I concede this idea is a bit unconventional, even mischievous, but it would allow the city to directly confront the reality of a health-care system that has become increasingly segregated by race, class and health status.
In the past, the health-care system was a hotbed of cross-subsidy, with people who were young and healthy subsidizing those who were old and sick, with those who were insured subsidizing those who were not, and with everyone having access to the same doctors, hospitals and medical plans. But as health care has become more expensive, those doing the subsidizing have sought hospitals and doctors and insurance plans that shield them this financial burden -- and hospitals and doctors and insurance plans have been only too happy to oblige.

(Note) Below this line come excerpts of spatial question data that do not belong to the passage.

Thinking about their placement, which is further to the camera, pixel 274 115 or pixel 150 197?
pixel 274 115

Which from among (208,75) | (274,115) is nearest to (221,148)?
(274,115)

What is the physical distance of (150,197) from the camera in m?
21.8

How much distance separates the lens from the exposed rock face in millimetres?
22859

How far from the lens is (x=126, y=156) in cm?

The differing fortunes of Sibley and UMC are symptoms of this trend -- and putting the two institutions together as a package deal would, in some small way, help reverse it.
It is hard to believe that the God-fearing Methodists who founded the Lucy Webb Hayes National Training School for Deaconesses and Missionaries nearly 120 years ago would have wanted to limit their concern to the wealthy neighborhoods surrounding what has since become Sibley Hospital, to the exclusion of other citizens of the District. And if Hopkins is to reap the substantial financial benefits of a Sibley takeover, then surely it is not too much to ask it to share a fraction of those winnings with the wider community.

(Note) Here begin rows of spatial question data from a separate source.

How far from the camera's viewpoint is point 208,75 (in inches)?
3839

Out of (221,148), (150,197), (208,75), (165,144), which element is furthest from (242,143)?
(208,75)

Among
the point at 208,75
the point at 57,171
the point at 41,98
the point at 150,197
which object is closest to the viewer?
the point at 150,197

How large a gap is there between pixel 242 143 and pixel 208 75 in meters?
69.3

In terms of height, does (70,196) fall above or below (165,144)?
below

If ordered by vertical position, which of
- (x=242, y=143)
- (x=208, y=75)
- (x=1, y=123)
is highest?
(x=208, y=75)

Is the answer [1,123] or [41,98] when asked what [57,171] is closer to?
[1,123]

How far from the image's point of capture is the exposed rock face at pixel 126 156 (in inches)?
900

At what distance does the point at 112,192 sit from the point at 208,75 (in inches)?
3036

While UMC will never be a big moneymaker, there is no reason it has to be a financial drain on Hopkins. Over the past three years, the city has invested about $75 million upgrading UMC's facilities and equipment, and pending changes in the District's Medicaid formula are expected to boost UMC's revenue by $11 million -- enough to erase the current operating deficit. There are also 17 acres of land around UMC that can be sold or developed to create an endowment that could be used to protect Hopkins from any operating losses.
You won't be surprised to learn that when I floated this idea by officials from Hopkins and Sibley, they weren't particularly enthusiastic. By contrast, it seemed to intrigue Peter Nickles, the District's attorney general who is leading the city's efforts surrounding UMC.
Not long ago, community hospitals were run in the interest of the community -- not the doctors, not the administrators and certainly not the giant health-care organizations. Hospital consolidation is now a reality and a necessity, but what we are learning is that we can't rely solely on the invisible hand of the market to deliver what's best for the entire community and the larger health-care system.